Server fails to start if target database is not an exact copy of the source database. You should double-check that all tables and sequences have exactly the same content, values of primary keys included. A strategy is to start a fresh install on the target db so that SonarQube creates the schema. Then a data backup can be restored.
OK working now so just a quick update maybe it will help others... It seems it is necessary to let the new sonar instance initialise the new database and then to do a "hard" copy by which I mean in the SQl Developer the options copy objects, replace existing target objects, truncate target data before copy.
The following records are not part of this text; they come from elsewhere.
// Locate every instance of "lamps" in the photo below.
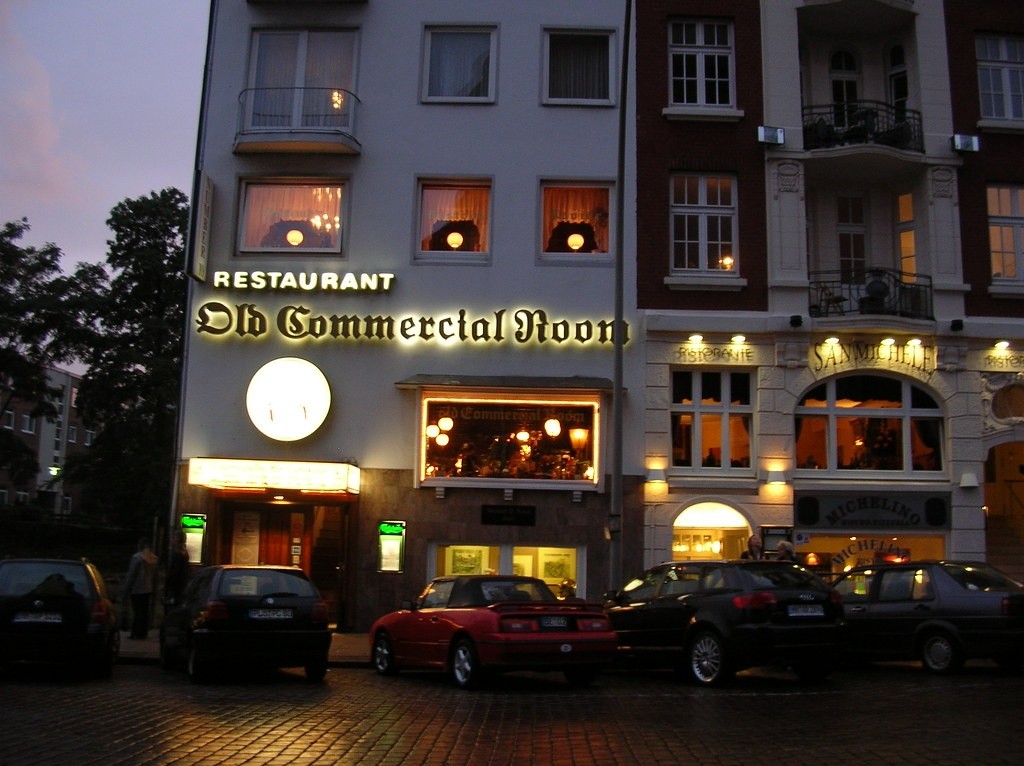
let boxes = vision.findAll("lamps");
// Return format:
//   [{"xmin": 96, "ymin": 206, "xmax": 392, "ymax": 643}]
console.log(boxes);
[
  {"xmin": 566, "ymin": 234, "xmax": 585, "ymax": 252},
  {"xmin": 959, "ymin": 473, "xmax": 980, "ymax": 488},
  {"xmin": 447, "ymin": 231, "xmax": 464, "ymax": 250},
  {"xmin": 242, "ymin": 358, "xmax": 333, "ymax": 443},
  {"xmin": 286, "ymin": 229, "xmax": 304, "ymax": 246},
  {"xmin": 950, "ymin": 134, "xmax": 979, "ymax": 155},
  {"xmin": 767, "ymin": 470, "xmax": 787, "ymax": 485},
  {"xmin": 646, "ymin": 468, "xmax": 667, "ymax": 483},
  {"xmin": 753, "ymin": 125, "xmax": 786, "ymax": 147}
]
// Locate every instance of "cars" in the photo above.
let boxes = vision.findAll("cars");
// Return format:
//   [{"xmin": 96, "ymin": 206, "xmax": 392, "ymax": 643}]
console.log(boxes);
[
  {"xmin": 159, "ymin": 564, "xmax": 335, "ymax": 682},
  {"xmin": 834, "ymin": 559, "xmax": 1024, "ymax": 674},
  {"xmin": 606, "ymin": 558, "xmax": 852, "ymax": 684},
  {"xmin": 368, "ymin": 572, "xmax": 619, "ymax": 691}
]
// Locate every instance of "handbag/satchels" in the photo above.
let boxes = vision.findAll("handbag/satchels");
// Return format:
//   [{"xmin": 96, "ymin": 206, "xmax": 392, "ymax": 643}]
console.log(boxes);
[{"xmin": 119, "ymin": 605, "xmax": 130, "ymax": 631}]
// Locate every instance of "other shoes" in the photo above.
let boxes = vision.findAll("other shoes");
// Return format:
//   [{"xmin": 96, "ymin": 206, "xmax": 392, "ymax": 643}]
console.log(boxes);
[{"xmin": 127, "ymin": 634, "xmax": 140, "ymax": 639}]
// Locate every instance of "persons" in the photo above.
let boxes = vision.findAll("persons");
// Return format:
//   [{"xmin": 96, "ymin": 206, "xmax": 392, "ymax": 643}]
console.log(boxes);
[
  {"xmin": 776, "ymin": 541, "xmax": 797, "ymax": 560},
  {"xmin": 123, "ymin": 537, "xmax": 158, "ymax": 640},
  {"xmin": 160, "ymin": 531, "xmax": 189, "ymax": 601},
  {"xmin": 859, "ymin": 456, "xmax": 873, "ymax": 470},
  {"xmin": 741, "ymin": 534, "xmax": 766, "ymax": 559}
]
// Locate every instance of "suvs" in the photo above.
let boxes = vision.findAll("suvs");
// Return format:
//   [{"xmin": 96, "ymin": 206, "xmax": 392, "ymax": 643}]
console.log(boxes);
[{"xmin": 0, "ymin": 554, "xmax": 120, "ymax": 675}]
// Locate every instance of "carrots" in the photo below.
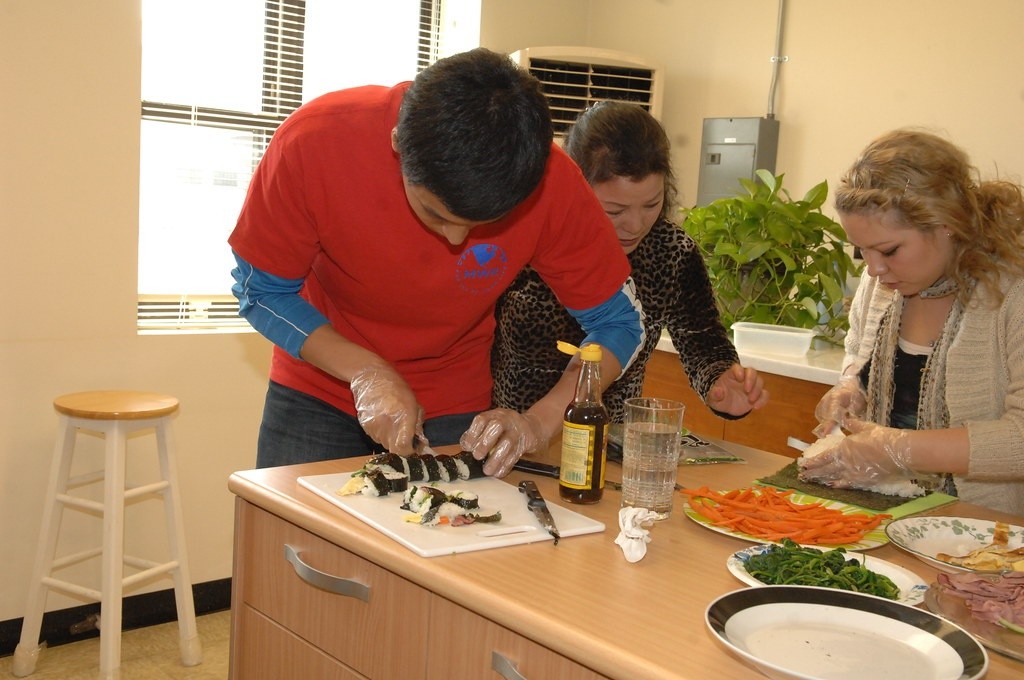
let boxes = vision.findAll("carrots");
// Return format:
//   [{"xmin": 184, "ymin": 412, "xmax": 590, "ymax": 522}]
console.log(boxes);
[{"xmin": 680, "ymin": 485, "xmax": 891, "ymax": 546}]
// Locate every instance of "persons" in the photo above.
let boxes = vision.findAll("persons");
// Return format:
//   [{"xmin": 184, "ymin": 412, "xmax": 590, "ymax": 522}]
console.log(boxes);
[
  {"xmin": 226, "ymin": 45, "xmax": 647, "ymax": 481},
  {"xmin": 491, "ymin": 100, "xmax": 772, "ymax": 424},
  {"xmin": 795, "ymin": 126, "xmax": 1024, "ymax": 518}
]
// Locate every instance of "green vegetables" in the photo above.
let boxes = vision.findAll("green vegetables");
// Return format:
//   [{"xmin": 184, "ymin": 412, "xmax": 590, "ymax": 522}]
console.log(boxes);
[{"xmin": 744, "ymin": 538, "xmax": 900, "ymax": 599}]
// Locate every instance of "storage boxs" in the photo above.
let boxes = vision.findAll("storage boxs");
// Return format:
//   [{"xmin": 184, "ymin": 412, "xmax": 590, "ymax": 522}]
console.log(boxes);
[{"xmin": 731, "ymin": 322, "xmax": 816, "ymax": 356}]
I couldn't quite figure this out because the initial startup must do something that causes the error I was getting to go away, so something must be left of it in the database even after the hard copy. Soft copy not replacing objects allowed Sonar to start but with problems - e.g. key violations when creating users or groups. The latter could be fixed by rebuilding indexes and/or or dropping and reactivating constraints, the former was the result of differing initial values of sequences used to set user-id. But the hard copy circumvented all these problems, so that is the route I would recommend. I also deleted the directories data, temp, logs from SONAR_HOME, I'm not 100% sure if this is necessary.